A summary of two runs of the two replications can be found in the summary report.
This experiment was replicated twice. The subjects of the replications were graduate students of the Computer Science Department at the University of Kaiserslautern, Germany. They were enrolled in the basic Software Engineering course lasting a semester. This course teaches the basic Software Engineering principles. The course is supplemented by practical exercises. In the first replication 25 students, in the second replication 26 students participated. All were volunteers.
The subjects were assigned to the PBR roles randomly.
PBR was used with the three perspectives described in this lab package: designer, tester, user.
The comparison technique was an Ad-hoc reading approach. i.e., no specific guidelines were given to students how to read the document. It is a non-systematic technique in which reviewers have general and identical responsibilities.
Only the generic documents were used in both replications.
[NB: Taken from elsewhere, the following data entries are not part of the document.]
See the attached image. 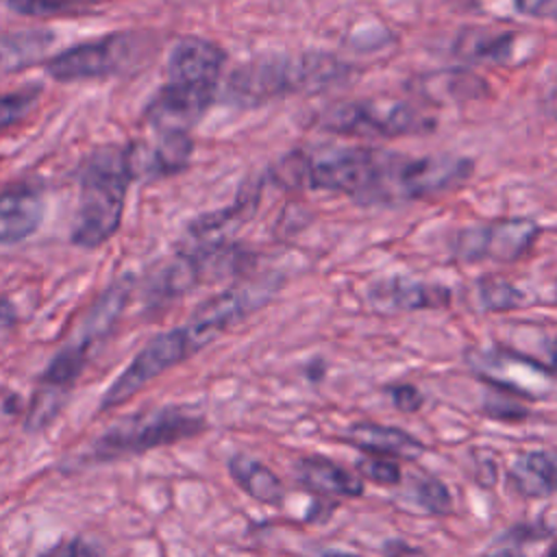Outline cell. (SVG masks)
Segmentation results:
<instances>
[{
  "instance_id": "cell-6",
  "label": "cell",
  "mask_w": 557,
  "mask_h": 557,
  "mask_svg": "<svg viewBox=\"0 0 557 557\" xmlns=\"http://www.w3.org/2000/svg\"><path fill=\"white\" fill-rule=\"evenodd\" d=\"M320 126L331 133L361 137H400L424 133L431 124L413 107L405 102L357 100L333 104L320 115Z\"/></svg>"
},
{
  "instance_id": "cell-21",
  "label": "cell",
  "mask_w": 557,
  "mask_h": 557,
  "mask_svg": "<svg viewBox=\"0 0 557 557\" xmlns=\"http://www.w3.org/2000/svg\"><path fill=\"white\" fill-rule=\"evenodd\" d=\"M257 202H259V189L257 187L250 189V191H242L239 198L231 207H226L222 211H215V213H209V215H202L191 226L194 237H213L215 233H222L228 226L242 224L255 211Z\"/></svg>"
},
{
  "instance_id": "cell-24",
  "label": "cell",
  "mask_w": 557,
  "mask_h": 557,
  "mask_svg": "<svg viewBox=\"0 0 557 557\" xmlns=\"http://www.w3.org/2000/svg\"><path fill=\"white\" fill-rule=\"evenodd\" d=\"M357 474L376 483V485H383V487H392V485H398L400 479H403V470L398 466L396 459H387V457H374V455H366L357 461Z\"/></svg>"
},
{
  "instance_id": "cell-9",
  "label": "cell",
  "mask_w": 557,
  "mask_h": 557,
  "mask_svg": "<svg viewBox=\"0 0 557 557\" xmlns=\"http://www.w3.org/2000/svg\"><path fill=\"white\" fill-rule=\"evenodd\" d=\"M274 289L276 287L270 281L228 287V289L220 292L218 296L209 298L207 302H202L196 309L194 318L189 320L187 329L194 335V339L198 342V346L202 348L215 335H220L228 326L242 322L255 309L263 307L270 300Z\"/></svg>"
},
{
  "instance_id": "cell-3",
  "label": "cell",
  "mask_w": 557,
  "mask_h": 557,
  "mask_svg": "<svg viewBox=\"0 0 557 557\" xmlns=\"http://www.w3.org/2000/svg\"><path fill=\"white\" fill-rule=\"evenodd\" d=\"M131 178L126 148L107 146L87 159L81 174V198L72 226V242L76 246L96 248L117 231Z\"/></svg>"
},
{
  "instance_id": "cell-35",
  "label": "cell",
  "mask_w": 557,
  "mask_h": 557,
  "mask_svg": "<svg viewBox=\"0 0 557 557\" xmlns=\"http://www.w3.org/2000/svg\"><path fill=\"white\" fill-rule=\"evenodd\" d=\"M320 557H361L355 553H346V550H324Z\"/></svg>"
},
{
  "instance_id": "cell-36",
  "label": "cell",
  "mask_w": 557,
  "mask_h": 557,
  "mask_svg": "<svg viewBox=\"0 0 557 557\" xmlns=\"http://www.w3.org/2000/svg\"><path fill=\"white\" fill-rule=\"evenodd\" d=\"M546 557H557V544H553V546H550V550L546 553Z\"/></svg>"
},
{
  "instance_id": "cell-10",
  "label": "cell",
  "mask_w": 557,
  "mask_h": 557,
  "mask_svg": "<svg viewBox=\"0 0 557 557\" xmlns=\"http://www.w3.org/2000/svg\"><path fill=\"white\" fill-rule=\"evenodd\" d=\"M124 50L126 44L117 35L81 44L54 54L46 63V72L57 81H83L107 76L120 67Z\"/></svg>"
},
{
  "instance_id": "cell-5",
  "label": "cell",
  "mask_w": 557,
  "mask_h": 557,
  "mask_svg": "<svg viewBox=\"0 0 557 557\" xmlns=\"http://www.w3.org/2000/svg\"><path fill=\"white\" fill-rule=\"evenodd\" d=\"M474 172V163L455 154L400 157L392 154L381 189V202L426 200L461 187Z\"/></svg>"
},
{
  "instance_id": "cell-29",
  "label": "cell",
  "mask_w": 557,
  "mask_h": 557,
  "mask_svg": "<svg viewBox=\"0 0 557 557\" xmlns=\"http://www.w3.org/2000/svg\"><path fill=\"white\" fill-rule=\"evenodd\" d=\"M385 392L389 394L394 407L403 413H413L424 405L422 392L411 383H392L385 387Z\"/></svg>"
},
{
  "instance_id": "cell-20",
  "label": "cell",
  "mask_w": 557,
  "mask_h": 557,
  "mask_svg": "<svg viewBox=\"0 0 557 557\" xmlns=\"http://www.w3.org/2000/svg\"><path fill=\"white\" fill-rule=\"evenodd\" d=\"M50 44L52 35L44 30L0 33V76L41 61Z\"/></svg>"
},
{
  "instance_id": "cell-8",
  "label": "cell",
  "mask_w": 557,
  "mask_h": 557,
  "mask_svg": "<svg viewBox=\"0 0 557 557\" xmlns=\"http://www.w3.org/2000/svg\"><path fill=\"white\" fill-rule=\"evenodd\" d=\"M540 237V226L529 218H503L468 226L455 237V255L463 261L511 263L524 257Z\"/></svg>"
},
{
  "instance_id": "cell-31",
  "label": "cell",
  "mask_w": 557,
  "mask_h": 557,
  "mask_svg": "<svg viewBox=\"0 0 557 557\" xmlns=\"http://www.w3.org/2000/svg\"><path fill=\"white\" fill-rule=\"evenodd\" d=\"M492 407H485V413L492 418V420H511V422H522L529 411L516 403H509L507 398H494L490 400Z\"/></svg>"
},
{
  "instance_id": "cell-11",
  "label": "cell",
  "mask_w": 557,
  "mask_h": 557,
  "mask_svg": "<svg viewBox=\"0 0 557 557\" xmlns=\"http://www.w3.org/2000/svg\"><path fill=\"white\" fill-rule=\"evenodd\" d=\"M224 61L226 54L218 44L200 37H183L170 52V83L215 89Z\"/></svg>"
},
{
  "instance_id": "cell-33",
  "label": "cell",
  "mask_w": 557,
  "mask_h": 557,
  "mask_svg": "<svg viewBox=\"0 0 557 557\" xmlns=\"http://www.w3.org/2000/svg\"><path fill=\"white\" fill-rule=\"evenodd\" d=\"M41 557H94V553L83 540L74 537V540H65V542L57 544L52 550H48Z\"/></svg>"
},
{
  "instance_id": "cell-2",
  "label": "cell",
  "mask_w": 557,
  "mask_h": 557,
  "mask_svg": "<svg viewBox=\"0 0 557 557\" xmlns=\"http://www.w3.org/2000/svg\"><path fill=\"white\" fill-rule=\"evenodd\" d=\"M389 154L374 148H337L322 154L292 152L276 165L281 185L339 191L359 202H379Z\"/></svg>"
},
{
  "instance_id": "cell-16",
  "label": "cell",
  "mask_w": 557,
  "mask_h": 557,
  "mask_svg": "<svg viewBox=\"0 0 557 557\" xmlns=\"http://www.w3.org/2000/svg\"><path fill=\"white\" fill-rule=\"evenodd\" d=\"M507 485L524 498H546L557 492V450H524L507 470Z\"/></svg>"
},
{
  "instance_id": "cell-37",
  "label": "cell",
  "mask_w": 557,
  "mask_h": 557,
  "mask_svg": "<svg viewBox=\"0 0 557 557\" xmlns=\"http://www.w3.org/2000/svg\"><path fill=\"white\" fill-rule=\"evenodd\" d=\"M550 102H553V111L557 113V96H553V98H550Z\"/></svg>"
},
{
  "instance_id": "cell-1",
  "label": "cell",
  "mask_w": 557,
  "mask_h": 557,
  "mask_svg": "<svg viewBox=\"0 0 557 557\" xmlns=\"http://www.w3.org/2000/svg\"><path fill=\"white\" fill-rule=\"evenodd\" d=\"M348 72V65L329 52H272L235 67L226 81V96L248 109L285 96L324 91L339 85Z\"/></svg>"
},
{
  "instance_id": "cell-23",
  "label": "cell",
  "mask_w": 557,
  "mask_h": 557,
  "mask_svg": "<svg viewBox=\"0 0 557 557\" xmlns=\"http://www.w3.org/2000/svg\"><path fill=\"white\" fill-rule=\"evenodd\" d=\"M472 39L463 37L457 46V50L461 54L474 57V59H505L509 54L511 48V37L509 35H479V33H470Z\"/></svg>"
},
{
  "instance_id": "cell-30",
  "label": "cell",
  "mask_w": 557,
  "mask_h": 557,
  "mask_svg": "<svg viewBox=\"0 0 557 557\" xmlns=\"http://www.w3.org/2000/svg\"><path fill=\"white\" fill-rule=\"evenodd\" d=\"M33 104V94H4L0 96V128L15 124Z\"/></svg>"
},
{
  "instance_id": "cell-28",
  "label": "cell",
  "mask_w": 557,
  "mask_h": 557,
  "mask_svg": "<svg viewBox=\"0 0 557 557\" xmlns=\"http://www.w3.org/2000/svg\"><path fill=\"white\" fill-rule=\"evenodd\" d=\"M481 300L487 309H509L518 307L522 294L505 281H485L481 283Z\"/></svg>"
},
{
  "instance_id": "cell-22",
  "label": "cell",
  "mask_w": 557,
  "mask_h": 557,
  "mask_svg": "<svg viewBox=\"0 0 557 557\" xmlns=\"http://www.w3.org/2000/svg\"><path fill=\"white\" fill-rule=\"evenodd\" d=\"M83 368H85V344L67 346L46 368L44 383L50 387H67L78 379Z\"/></svg>"
},
{
  "instance_id": "cell-18",
  "label": "cell",
  "mask_w": 557,
  "mask_h": 557,
  "mask_svg": "<svg viewBox=\"0 0 557 557\" xmlns=\"http://www.w3.org/2000/svg\"><path fill=\"white\" fill-rule=\"evenodd\" d=\"M44 202L35 191L13 189L0 194V244H15L39 228Z\"/></svg>"
},
{
  "instance_id": "cell-26",
  "label": "cell",
  "mask_w": 557,
  "mask_h": 557,
  "mask_svg": "<svg viewBox=\"0 0 557 557\" xmlns=\"http://www.w3.org/2000/svg\"><path fill=\"white\" fill-rule=\"evenodd\" d=\"M124 296H126V289L122 287H113L104 294V298L94 307V311L87 318L89 333H102L115 320L117 311L124 305Z\"/></svg>"
},
{
  "instance_id": "cell-19",
  "label": "cell",
  "mask_w": 557,
  "mask_h": 557,
  "mask_svg": "<svg viewBox=\"0 0 557 557\" xmlns=\"http://www.w3.org/2000/svg\"><path fill=\"white\" fill-rule=\"evenodd\" d=\"M228 472L233 481L255 500L272 507H281L285 503V485L281 479L261 461L237 453L228 459Z\"/></svg>"
},
{
  "instance_id": "cell-27",
  "label": "cell",
  "mask_w": 557,
  "mask_h": 557,
  "mask_svg": "<svg viewBox=\"0 0 557 557\" xmlns=\"http://www.w3.org/2000/svg\"><path fill=\"white\" fill-rule=\"evenodd\" d=\"M416 500L418 505H422L429 513H446L450 511V492L448 487L437 481V479H422L418 485H416Z\"/></svg>"
},
{
  "instance_id": "cell-12",
  "label": "cell",
  "mask_w": 557,
  "mask_h": 557,
  "mask_svg": "<svg viewBox=\"0 0 557 557\" xmlns=\"http://www.w3.org/2000/svg\"><path fill=\"white\" fill-rule=\"evenodd\" d=\"M215 89L191 87L181 83H168L148 107V120L159 133L185 131L200 120L207 107L213 102Z\"/></svg>"
},
{
  "instance_id": "cell-13",
  "label": "cell",
  "mask_w": 557,
  "mask_h": 557,
  "mask_svg": "<svg viewBox=\"0 0 557 557\" xmlns=\"http://www.w3.org/2000/svg\"><path fill=\"white\" fill-rule=\"evenodd\" d=\"M126 152L133 178L137 174H146L150 178L170 176L187 165L191 154V139L185 131H168L159 133L157 144L133 146L126 148Z\"/></svg>"
},
{
  "instance_id": "cell-15",
  "label": "cell",
  "mask_w": 557,
  "mask_h": 557,
  "mask_svg": "<svg viewBox=\"0 0 557 557\" xmlns=\"http://www.w3.org/2000/svg\"><path fill=\"white\" fill-rule=\"evenodd\" d=\"M374 307L389 311H413L429 307H444L450 300V292L444 285L420 283L403 276L379 281L370 289Z\"/></svg>"
},
{
  "instance_id": "cell-34",
  "label": "cell",
  "mask_w": 557,
  "mask_h": 557,
  "mask_svg": "<svg viewBox=\"0 0 557 557\" xmlns=\"http://www.w3.org/2000/svg\"><path fill=\"white\" fill-rule=\"evenodd\" d=\"M483 557H524V553H520L516 548H498V550H492V553H487Z\"/></svg>"
},
{
  "instance_id": "cell-4",
  "label": "cell",
  "mask_w": 557,
  "mask_h": 557,
  "mask_svg": "<svg viewBox=\"0 0 557 557\" xmlns=\"http://www.w3.org/2000/svg\"><path fill=\"white\" fill-rule=\"evenodd\" d=\"M207 429L202 416L185 407H163L131 416L104 431L91 446V457L109 461L124 455H139L194 437Z\"/></svg>"
},
{
  "instance_id": "cell-17",
  "label": "cell",
  "mask_w": 557,
  "mask_h": 557,
  "mask_svg": "<svg viewBox=\"0 0 557 557\" xmlns=\"http://www.w3.org/2000/svg\"><path fill=\"white\" fill-rule=\"evenodd\" d=\"M296 479L307 490L320 492L326 496L357 498L363 494V481L359 474L318 455L300 457L296 461Z\"/></svg>"
},
{
  "instance_id": "cell-25",
  "label": "cell",
  "mask_w": 557,
  "mask_h": 557,
  "mask_svg": "<svg viewBox=\"0 0 557 557\" xmlns=\"http://www.w3.org/2000/svg\"><path fill=\"white\" fill-rule=\"evenodd\" d=\"M61 407V394L57 392V387L41 389L30 405L28 418H26V431H41L50 420H54L57 411Z\"/></svg>"
},
{
  "instance_id": "cell-7",
  "label": "cell",
  "mask_w": 557,
  "mask_h": 557,
  "mask_svg": "<svg viewBox=\"0 0 557 557\" xmlns=\"http://www.w3.org/2000/svg\"><path fill=\"white\" fill-rule=\"evenodd\" d=\"M200 350L196 339L191 337L187 326L165 331L152 337L128 363V368L113 381V385L102 396V409H111L128 400L135 392H139L148 381L165 372L168 368L181 363L191 352Z\"/></svg>"
},
{
  "instance_id": "cell-32",
  "label": "cell",
  "mask_w": 557,
  "mask_h": 557,
  "mask_svg": "<svg viewBox=\"0 0 557 557\" xmlns=\"http://www.w3.org/2000/svg\"><path fill=\"white\" fill-rule=\"evenodd\" d=\"M522 15L540 20H557V0H513Z\"/></svg>"
},
{
  "instance_id": "cell-14",
  "label": "cell",
  "mask_w": 557,
  "mask_h": 557,
  "mask_svg": "<svg viewBox=\"0 0 557 557\" xmlns=\"http://www.w3.org/2000/svg\"><path fill=\"white\" fill-rule=\"evenodd\" d=\"M344 442L359 448L366 455L374 457H387V459H418L424 453V444L413 437L411 433L385 426L376 422H357L350 424L348 431L342 435Z\"/></svg>"
}]
</instances>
The experiment was conducted in a classroom environment at the University of Kaiserslautern. Participants reviewed the documents during one and a half hour review sessions, during which they were isolated from distractions and interruptions.
After the replications, we solicited comments from the participants. Most students suggest to increase the time available for individual defect detection
The replications corroborate the results of the previous experimens
in Maryland. PBR teams were seen to have an improved (statistically significant
at the 0.05-level) coverage of defects, for the generic documents. It was
also shown that individuals using PBR performed better on the generic documents
than Ad-hod reviewers. As this result was only statistically significant
for the second replication, we perfomed a meta-analysis of our replications
and the original experiments. It turned out that the effect of PBR on individual
defect detection effectiveness is statistically significant.